Para o Hamas, convencer a soltura de seu comandante junto de outros presos sob pena perpétua, via troca com o inimigo israelense, não representaria apenas sobrevivência contra todas as chances, mas a ideia de que perdas catastróficas não impedirão o grupo de se reerguer junto a sua liderança.

A Israel, no entanto, contemplar a liberdade de alguém da estatura de Hamed não pode se mensurar apenas em operações do passado.

O regime ocupante sabe muito bem que Ibrahim Hamed é visto nos círculos palestinos como um perseverante símbolo da resistência e hábil estrategista, capaz de reorganizar redes de resistência desde sua cela e, caso solto, do exílio.
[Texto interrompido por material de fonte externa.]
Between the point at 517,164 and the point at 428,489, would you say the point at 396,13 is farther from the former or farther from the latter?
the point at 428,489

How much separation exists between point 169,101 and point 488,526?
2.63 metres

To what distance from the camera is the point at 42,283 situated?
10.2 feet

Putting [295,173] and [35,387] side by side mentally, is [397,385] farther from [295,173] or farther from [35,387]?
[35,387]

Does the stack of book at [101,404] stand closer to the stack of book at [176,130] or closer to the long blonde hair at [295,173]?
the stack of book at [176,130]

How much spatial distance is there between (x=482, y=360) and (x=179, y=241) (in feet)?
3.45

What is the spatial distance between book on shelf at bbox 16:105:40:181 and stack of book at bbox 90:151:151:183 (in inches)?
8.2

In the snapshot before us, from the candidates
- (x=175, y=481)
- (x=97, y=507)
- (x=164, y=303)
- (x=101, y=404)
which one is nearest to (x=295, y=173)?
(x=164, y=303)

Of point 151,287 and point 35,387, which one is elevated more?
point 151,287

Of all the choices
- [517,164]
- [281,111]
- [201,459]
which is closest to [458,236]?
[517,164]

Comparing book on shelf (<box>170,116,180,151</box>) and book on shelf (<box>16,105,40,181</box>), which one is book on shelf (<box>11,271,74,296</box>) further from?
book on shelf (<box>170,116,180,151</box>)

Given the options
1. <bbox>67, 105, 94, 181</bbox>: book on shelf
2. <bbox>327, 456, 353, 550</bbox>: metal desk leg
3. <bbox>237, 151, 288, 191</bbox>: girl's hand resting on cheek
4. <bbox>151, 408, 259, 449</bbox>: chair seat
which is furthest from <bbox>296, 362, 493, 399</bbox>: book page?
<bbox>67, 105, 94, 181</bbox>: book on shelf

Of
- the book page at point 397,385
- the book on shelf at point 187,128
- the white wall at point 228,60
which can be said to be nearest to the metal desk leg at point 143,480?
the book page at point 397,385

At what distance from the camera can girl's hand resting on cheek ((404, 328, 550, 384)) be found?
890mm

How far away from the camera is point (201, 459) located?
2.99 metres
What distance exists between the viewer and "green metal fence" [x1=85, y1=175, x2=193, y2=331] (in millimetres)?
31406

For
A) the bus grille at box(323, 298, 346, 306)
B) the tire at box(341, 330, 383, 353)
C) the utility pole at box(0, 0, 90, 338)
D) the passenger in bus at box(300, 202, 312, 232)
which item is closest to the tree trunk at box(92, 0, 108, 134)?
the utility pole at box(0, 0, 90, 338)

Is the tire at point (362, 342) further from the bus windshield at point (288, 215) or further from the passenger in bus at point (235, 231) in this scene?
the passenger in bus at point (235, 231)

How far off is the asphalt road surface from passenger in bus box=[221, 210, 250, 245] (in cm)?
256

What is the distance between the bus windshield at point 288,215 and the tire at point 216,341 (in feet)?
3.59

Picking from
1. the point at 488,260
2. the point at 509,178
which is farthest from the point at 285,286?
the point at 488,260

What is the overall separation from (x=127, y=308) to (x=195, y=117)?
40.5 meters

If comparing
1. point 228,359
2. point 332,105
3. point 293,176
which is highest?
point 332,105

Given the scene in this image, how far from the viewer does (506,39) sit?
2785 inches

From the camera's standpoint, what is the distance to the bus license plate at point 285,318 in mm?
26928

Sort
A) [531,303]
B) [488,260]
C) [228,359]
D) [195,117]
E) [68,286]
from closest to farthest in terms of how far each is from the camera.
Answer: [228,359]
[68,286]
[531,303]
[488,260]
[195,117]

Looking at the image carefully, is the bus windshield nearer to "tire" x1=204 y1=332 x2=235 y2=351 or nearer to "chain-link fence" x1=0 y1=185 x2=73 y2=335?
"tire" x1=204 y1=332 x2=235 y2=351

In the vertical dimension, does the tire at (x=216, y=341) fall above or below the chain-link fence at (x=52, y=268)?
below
Portanto, o dilema em voga está no destino de seus colonos em Gaza contra reaver ao campo de batalha um homem conhecido precisamente por saber reerguer a resistência do zero, com novo vigor a um movimento duramente debilitado — embora longe de ser derrotado.

Hamed, porém, não é o único veterano que carrega memórias.

Hassan Salameh, lembrado como braço direito do falecido Yahya Ayyash, serve múltiplas penas perpétuas desde 1997, por ajudar a dar forma à fase inicial das ações do Hamas contra Israel.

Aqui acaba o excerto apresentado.